I don't know how old I was then.  Frankly, I'm surprised something so random, like that, would spring back into my head, unless it was because of the documentary I just finished watching on Netflix.


I've watched a couple documentaries on drumming and percussion.  This one just randomly popped up on my Netflix when I was searching for another title.  The description tickled my fancy, so to speak, and I pressed PLAY.

The documentary interviews a wide menagerie of professional drummers who all discuss techniques, practices and inspirations.  It's really a fascinating documentary and I'd recommend it to anyone.  While I was watching the film, though, a tear came to my eye.  The tear fell down my cheek because I realized my dad would have loved to watch this film.  Maybe even sit with me while doing so.  The commentary he might have added to make the doc even more special.

I'm not a religious person.  I wish I was, but I can't.  I'm too logical, but if Heaven does exist, I hope it has Netflix.  I'd love to sit down with my dad.  Catch up and maybe watch a drumming documentary or two. 😊



Monday, January 6, 2014

Proclivity

Many o' thing will pop into my head throughout the common workday.  In order to keep myself alert, I often will sing quietly to myself, or as in the case this morning, hum a (somewhat) familiar ditty.  This morning it was something from The Doors, although I'm not familiar with what it was exactly, nor do I know for certain that it was a song actually performed by The Doors.  I'm not a fan, nor have I ever been a fan of, Jim Morrison.  I don't know why, but I suspect it has something to do with Oliver Stone's biopic, The Doors (1991).

This practice has been a common habit, or proclivity, for quite a long while.  Almost since my first day on the job more than a year and a half ago.  I've often joked that the radio in my forklift is broken and there's only one song that repeats in the disk drive.  My forklift doesn't have a radio, nor do most of the rubes I work with, have the mental fortitude to comprehend even the most basic of humour.  Sometimes I feel so alone at work.
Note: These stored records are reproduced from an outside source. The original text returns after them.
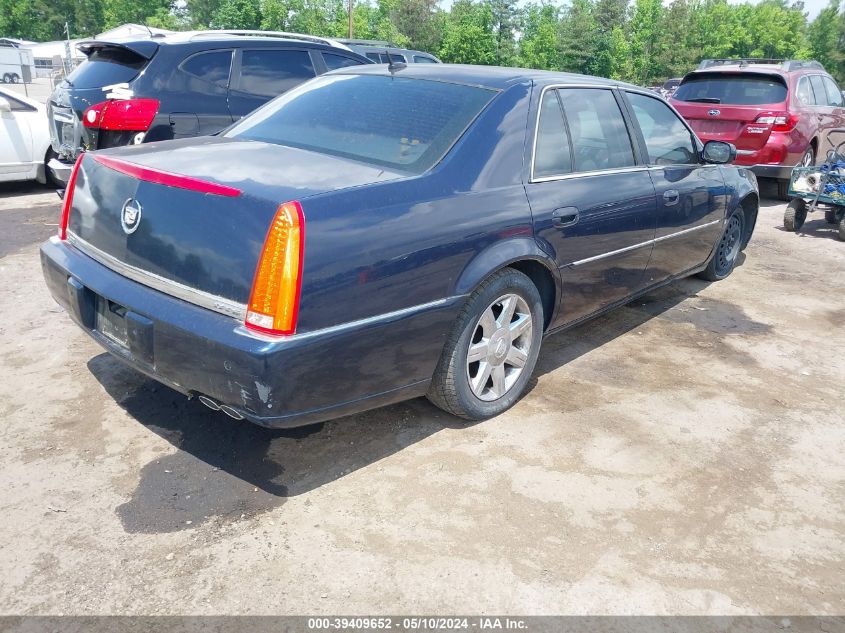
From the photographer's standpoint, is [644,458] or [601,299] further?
[601,299]

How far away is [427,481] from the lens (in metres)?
3.14

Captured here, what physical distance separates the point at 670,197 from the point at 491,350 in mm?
1945

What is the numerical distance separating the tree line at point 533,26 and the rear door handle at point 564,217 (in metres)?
53.6

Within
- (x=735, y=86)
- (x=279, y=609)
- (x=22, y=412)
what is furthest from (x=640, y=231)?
(x=735, y=86)

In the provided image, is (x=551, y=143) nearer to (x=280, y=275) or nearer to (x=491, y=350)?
(x=491, y=350)

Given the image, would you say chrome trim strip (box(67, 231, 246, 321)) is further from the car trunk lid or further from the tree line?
the tree line

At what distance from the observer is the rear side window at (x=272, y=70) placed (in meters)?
7.06

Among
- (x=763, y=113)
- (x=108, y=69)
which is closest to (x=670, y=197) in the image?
(x=108, y=69)

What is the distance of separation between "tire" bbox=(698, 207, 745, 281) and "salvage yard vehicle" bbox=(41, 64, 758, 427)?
1.83m

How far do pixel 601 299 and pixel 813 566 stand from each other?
6.40 feet

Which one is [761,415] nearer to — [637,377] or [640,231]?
[637,377]

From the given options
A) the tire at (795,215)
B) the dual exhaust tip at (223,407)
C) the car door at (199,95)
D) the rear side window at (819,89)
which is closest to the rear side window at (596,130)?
the dual exhaust tip at (223,407)

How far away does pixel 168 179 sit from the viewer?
2.92 metres

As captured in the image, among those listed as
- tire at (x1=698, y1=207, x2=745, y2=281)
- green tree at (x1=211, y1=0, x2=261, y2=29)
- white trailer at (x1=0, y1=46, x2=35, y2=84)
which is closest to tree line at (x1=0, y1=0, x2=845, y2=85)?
green tree at (x1=211, y1=0, x2=261, y2=29)
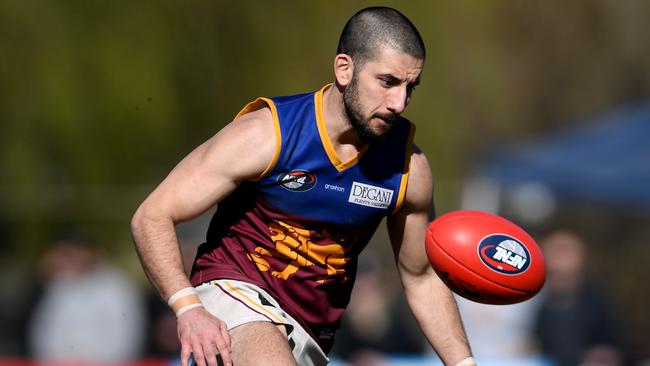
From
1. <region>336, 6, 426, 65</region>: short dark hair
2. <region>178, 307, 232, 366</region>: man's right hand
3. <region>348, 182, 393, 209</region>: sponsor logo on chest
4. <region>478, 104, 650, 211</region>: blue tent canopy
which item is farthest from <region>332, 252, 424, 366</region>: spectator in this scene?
<region>178, 307, 232, 366</region>: man's right hand

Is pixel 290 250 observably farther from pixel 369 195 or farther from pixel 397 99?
pixel 397 99

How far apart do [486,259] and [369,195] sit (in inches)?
23.7

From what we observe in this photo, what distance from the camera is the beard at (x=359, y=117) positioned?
5629mm

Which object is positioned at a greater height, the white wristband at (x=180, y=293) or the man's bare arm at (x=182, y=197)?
the man's bare arm at (x=182, y=197)

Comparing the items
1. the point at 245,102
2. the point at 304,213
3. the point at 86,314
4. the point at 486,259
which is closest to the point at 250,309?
the point at 304,213

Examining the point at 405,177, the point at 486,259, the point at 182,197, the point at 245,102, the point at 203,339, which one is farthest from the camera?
the point at 245,102

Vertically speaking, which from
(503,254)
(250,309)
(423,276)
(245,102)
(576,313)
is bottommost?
(245,102)

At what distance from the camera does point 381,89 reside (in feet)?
18.3

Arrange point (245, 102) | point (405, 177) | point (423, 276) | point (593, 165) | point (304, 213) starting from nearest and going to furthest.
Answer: point (304, 213), point (405, 177), point (423, 276), point (593, 165), point (245, 102)

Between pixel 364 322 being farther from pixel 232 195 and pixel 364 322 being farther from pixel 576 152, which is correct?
pixel 232 195

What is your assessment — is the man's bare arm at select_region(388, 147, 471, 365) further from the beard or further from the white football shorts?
the white football shorts

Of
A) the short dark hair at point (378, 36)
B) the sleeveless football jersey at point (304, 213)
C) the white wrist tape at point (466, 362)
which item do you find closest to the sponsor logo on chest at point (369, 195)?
the sleeveless football jersey at point (304, 213)

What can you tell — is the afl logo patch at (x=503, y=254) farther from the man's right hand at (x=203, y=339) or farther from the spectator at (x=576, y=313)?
the spectator at (x=576, y=313)

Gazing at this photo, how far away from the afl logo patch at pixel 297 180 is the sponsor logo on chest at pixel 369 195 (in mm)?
194
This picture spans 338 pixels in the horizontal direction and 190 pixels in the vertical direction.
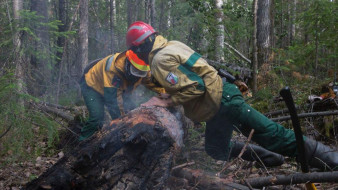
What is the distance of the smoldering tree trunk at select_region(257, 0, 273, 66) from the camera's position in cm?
871

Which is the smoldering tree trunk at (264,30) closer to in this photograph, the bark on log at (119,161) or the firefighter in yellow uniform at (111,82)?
the firefighter in yellow uniform at (111,82)

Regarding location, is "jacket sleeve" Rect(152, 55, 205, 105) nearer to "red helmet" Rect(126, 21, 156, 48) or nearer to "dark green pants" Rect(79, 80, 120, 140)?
"red helmet" Rect(126, 21, 156, 48)

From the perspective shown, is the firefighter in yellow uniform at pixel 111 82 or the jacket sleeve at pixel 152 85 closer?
the firefighter in yellow uniform at pixel 111 82

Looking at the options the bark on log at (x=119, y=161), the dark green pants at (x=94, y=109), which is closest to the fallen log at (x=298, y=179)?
the bark on log at (x=119, y=161)

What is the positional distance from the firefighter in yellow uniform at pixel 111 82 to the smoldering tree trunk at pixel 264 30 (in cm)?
460

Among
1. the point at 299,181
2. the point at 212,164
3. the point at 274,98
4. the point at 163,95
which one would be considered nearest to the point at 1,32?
the point at 163,95

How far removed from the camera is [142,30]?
14.4 feet

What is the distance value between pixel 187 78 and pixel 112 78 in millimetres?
1922

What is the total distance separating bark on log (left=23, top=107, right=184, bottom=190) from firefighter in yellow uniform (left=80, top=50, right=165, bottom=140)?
195cm

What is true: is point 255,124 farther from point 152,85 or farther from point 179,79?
point 152,85

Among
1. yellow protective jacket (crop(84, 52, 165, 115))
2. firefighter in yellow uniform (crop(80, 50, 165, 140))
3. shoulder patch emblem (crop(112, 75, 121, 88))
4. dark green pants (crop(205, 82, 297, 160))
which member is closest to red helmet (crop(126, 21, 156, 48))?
firefighter in yellow uniform (crop(80, 50, 165, 140))

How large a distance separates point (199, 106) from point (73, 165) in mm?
1543

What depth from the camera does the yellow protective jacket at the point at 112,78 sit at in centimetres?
477

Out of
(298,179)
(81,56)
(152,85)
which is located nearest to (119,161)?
(298,179)
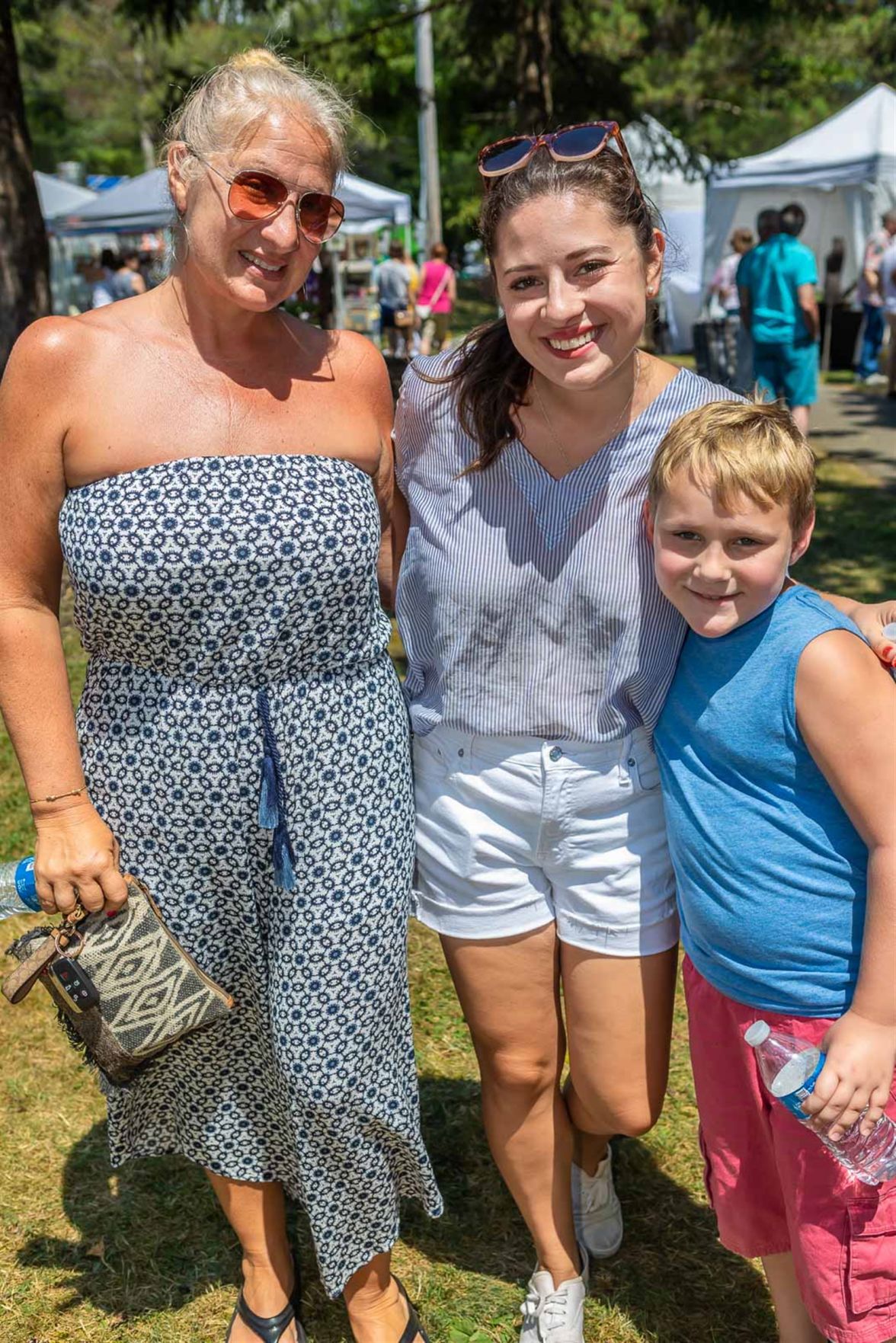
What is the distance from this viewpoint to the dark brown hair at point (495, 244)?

In addition to humming and hawing over a wide menagerie of musical entities in my wheelhouse, my mind also has a tendency to question that which I see around me.  Like for instance, despite the temperature maintaining itself at a painful subzero level for most of the day, why the f*ck was it snowing from about three o'clock on?  The environmental weather is all topsy-turvy today.  Completely illogical.  Another avenue that my mind ventured down today, actually involved the word proclivity.  Although, I will admit, at the time I wasn't a hundred percent certain on exactly what the definition of the word was, but imagine my delight when discovering that it's meaning actually corresponds nicely with this subject matter.  However, here is where my mental skew takes it's ugly turn, as it often does when I'm concerned.  On the other hand..., what the hell?  The English language, for all it's luster and beauty, can be a little intimidating and f*cked up, too, for all intense purposes.
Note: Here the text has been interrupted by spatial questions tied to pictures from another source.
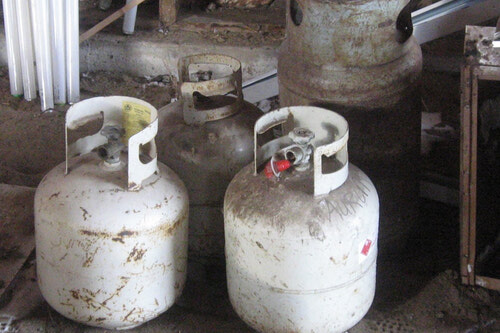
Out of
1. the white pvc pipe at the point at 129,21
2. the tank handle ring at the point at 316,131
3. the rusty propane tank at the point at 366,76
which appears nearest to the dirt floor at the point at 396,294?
the rusty propane tank at the point at 366,76

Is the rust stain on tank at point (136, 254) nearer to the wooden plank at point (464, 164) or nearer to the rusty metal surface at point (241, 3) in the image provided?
the wooden plank at point (464, 164)

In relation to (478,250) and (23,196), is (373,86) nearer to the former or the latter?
(478,250)

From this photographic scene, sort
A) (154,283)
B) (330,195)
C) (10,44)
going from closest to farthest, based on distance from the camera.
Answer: (330,195) → (154,283) → (10,44)

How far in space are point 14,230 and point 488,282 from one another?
73.4 inches

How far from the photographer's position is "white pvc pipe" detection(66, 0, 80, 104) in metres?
3.81

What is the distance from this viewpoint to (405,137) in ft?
8.73

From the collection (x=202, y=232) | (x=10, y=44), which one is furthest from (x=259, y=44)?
(x=202, y=232)

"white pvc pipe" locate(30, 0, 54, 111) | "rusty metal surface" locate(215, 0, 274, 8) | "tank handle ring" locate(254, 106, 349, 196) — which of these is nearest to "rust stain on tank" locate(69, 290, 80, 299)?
"tank handle ring" locate(254, 106, 349, 196)

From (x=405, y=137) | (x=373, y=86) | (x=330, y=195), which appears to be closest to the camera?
(x=330, y=195)

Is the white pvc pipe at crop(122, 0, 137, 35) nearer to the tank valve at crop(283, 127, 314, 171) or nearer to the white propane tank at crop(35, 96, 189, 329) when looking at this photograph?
the white propane tank at crop(35, 96, 189, 329)

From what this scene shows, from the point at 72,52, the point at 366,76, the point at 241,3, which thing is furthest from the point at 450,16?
the point at 72,52

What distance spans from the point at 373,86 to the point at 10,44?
232 centimetres

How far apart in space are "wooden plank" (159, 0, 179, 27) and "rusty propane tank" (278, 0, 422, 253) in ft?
5.52

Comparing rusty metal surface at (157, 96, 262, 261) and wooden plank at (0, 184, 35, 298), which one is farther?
wooden plank at (0, 184, 35, 298)
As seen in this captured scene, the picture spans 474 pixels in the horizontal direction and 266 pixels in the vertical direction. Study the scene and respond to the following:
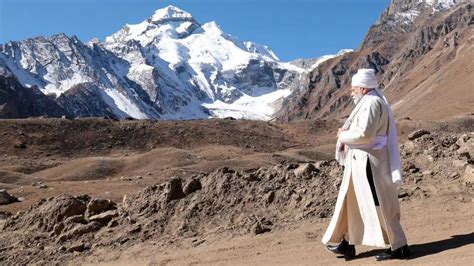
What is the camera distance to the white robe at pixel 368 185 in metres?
6.86

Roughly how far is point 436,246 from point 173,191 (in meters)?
5.32

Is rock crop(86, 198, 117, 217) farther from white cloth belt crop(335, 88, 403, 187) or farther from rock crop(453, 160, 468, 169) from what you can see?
white cloth belt crop(335, 88, 403, 187)

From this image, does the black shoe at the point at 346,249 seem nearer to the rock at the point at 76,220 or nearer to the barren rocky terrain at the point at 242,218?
the barren rocky terrain at the point at 242,218

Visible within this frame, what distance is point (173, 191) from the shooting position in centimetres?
1142

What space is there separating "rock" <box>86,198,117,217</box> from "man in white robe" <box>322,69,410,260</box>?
6.24m

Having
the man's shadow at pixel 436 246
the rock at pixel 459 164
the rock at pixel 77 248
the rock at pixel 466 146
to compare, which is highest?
the rock at pixel 466 146

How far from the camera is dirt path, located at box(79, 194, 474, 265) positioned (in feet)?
23.8

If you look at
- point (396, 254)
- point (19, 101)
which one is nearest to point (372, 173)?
point (396, 254)

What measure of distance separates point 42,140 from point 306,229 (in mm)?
42306

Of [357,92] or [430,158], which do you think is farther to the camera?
[430,158]

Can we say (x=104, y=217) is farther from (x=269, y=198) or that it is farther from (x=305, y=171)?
(x=305, y=171)

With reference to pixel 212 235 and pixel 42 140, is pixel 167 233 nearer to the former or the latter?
pixel 212 235

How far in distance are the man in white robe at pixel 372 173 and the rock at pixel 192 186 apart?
4.94 metres

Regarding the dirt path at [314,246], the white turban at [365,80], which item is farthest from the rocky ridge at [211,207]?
the white turban at [365,80]
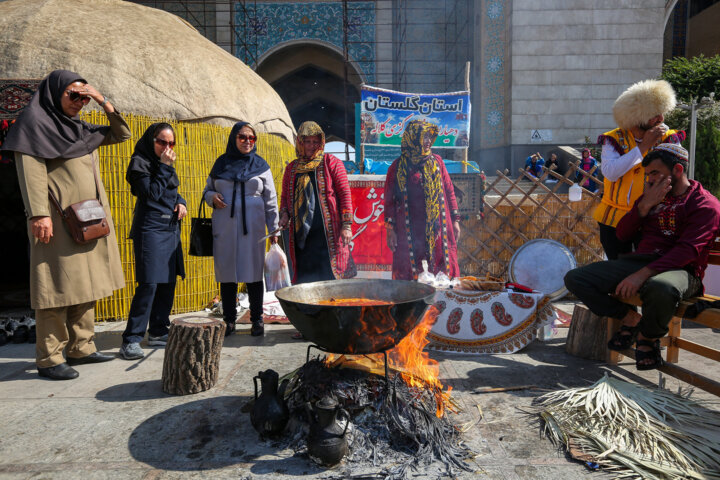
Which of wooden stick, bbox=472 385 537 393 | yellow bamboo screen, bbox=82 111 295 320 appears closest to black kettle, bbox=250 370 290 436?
wooden stick, bbox=472 385 537 393

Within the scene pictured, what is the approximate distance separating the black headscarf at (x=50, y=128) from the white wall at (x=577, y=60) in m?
12.2

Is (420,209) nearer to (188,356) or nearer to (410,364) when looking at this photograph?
(410,364)

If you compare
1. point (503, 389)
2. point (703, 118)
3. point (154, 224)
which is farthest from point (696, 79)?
point (154, 224)

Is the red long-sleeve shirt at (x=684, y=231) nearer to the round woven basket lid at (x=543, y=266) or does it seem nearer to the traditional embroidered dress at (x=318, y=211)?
the traditional embroidered dress at (x=318, y=211)

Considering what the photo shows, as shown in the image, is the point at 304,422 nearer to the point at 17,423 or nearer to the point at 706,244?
the point at 17,423

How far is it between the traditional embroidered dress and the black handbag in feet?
2.06

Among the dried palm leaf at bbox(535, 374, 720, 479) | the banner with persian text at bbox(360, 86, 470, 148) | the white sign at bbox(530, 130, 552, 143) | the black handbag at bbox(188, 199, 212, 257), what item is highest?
the white sign at bbox(530, 130, 552, 143)

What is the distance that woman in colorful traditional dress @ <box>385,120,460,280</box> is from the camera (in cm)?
347

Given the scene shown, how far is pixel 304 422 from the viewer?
202cm

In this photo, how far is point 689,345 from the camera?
2.66 meters

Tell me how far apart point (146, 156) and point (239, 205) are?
72cm

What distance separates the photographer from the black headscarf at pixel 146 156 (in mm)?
3094

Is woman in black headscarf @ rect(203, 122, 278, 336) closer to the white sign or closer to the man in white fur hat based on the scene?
the man in white fur hat

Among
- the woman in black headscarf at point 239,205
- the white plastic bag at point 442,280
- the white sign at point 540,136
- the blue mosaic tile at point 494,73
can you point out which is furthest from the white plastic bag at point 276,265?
the blue mosaic tile at point 494,73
Proclivity [proh-kliv-i-tee] /prōˈklivətēprə-/. The word is defined as, by www.Dictionary.reference.com as: a natural or habitual inclination and/or tendency; a propensity or predisposition: as a  proclivity to meticulousnes...  In my mind, this inventive word which originated in Latin, actually takes a much more bastardized and sordid meaning, while in my fleeting care.  To me, Proclivity sounds like a communicable disease.  (Example #1) :  "I hooked up with that attractive Asian chick Saturday night, but now, it seems, she's given me a scorching case of Proclivity!!"  Luckily, Proclivity is treatable.
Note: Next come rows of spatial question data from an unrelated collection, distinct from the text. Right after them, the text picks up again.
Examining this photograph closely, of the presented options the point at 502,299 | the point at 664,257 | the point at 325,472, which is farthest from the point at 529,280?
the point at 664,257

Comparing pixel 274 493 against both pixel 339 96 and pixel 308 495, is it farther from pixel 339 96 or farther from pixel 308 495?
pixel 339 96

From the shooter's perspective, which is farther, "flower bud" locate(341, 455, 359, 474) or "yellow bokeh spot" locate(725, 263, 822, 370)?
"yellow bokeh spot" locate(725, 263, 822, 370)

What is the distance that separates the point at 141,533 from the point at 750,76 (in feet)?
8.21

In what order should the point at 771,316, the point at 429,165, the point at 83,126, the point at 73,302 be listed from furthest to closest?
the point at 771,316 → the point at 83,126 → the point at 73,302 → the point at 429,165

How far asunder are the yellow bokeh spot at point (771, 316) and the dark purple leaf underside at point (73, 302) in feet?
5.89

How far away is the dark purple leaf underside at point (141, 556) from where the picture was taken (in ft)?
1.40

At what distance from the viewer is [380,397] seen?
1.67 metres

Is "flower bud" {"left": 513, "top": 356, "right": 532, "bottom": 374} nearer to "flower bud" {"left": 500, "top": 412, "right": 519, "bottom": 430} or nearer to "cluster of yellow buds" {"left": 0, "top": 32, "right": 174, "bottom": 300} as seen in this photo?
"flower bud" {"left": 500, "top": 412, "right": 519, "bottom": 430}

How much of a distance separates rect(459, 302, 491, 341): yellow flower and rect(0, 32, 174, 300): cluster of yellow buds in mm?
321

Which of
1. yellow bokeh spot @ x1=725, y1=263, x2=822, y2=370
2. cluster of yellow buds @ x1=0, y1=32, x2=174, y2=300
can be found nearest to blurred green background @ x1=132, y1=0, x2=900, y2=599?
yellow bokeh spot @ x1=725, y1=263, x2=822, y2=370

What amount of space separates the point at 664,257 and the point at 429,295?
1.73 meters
During the final moments of my workday, these absurd thoughts gave me cause to chuckle and smile quietly to myself.  Discovering more creative avenues, I continued on with the harmless charade, knowing full well that I'd be adding this subject to my plethora of previous blog ideas and subject matters.  

In further testing my own creativity, I came up with a second scenario which tests the strength and multiple use of this interesting word.  (Example #2) : "I hooked up with that attractive Asian chick on Saturday night, but I seem to have contracted some sort of a scorching rash!  Luckily, the doctor says I only need a few shots of Proclivity for a speedy recovery."  I wish I could buy stock in the company that produces Proclivity!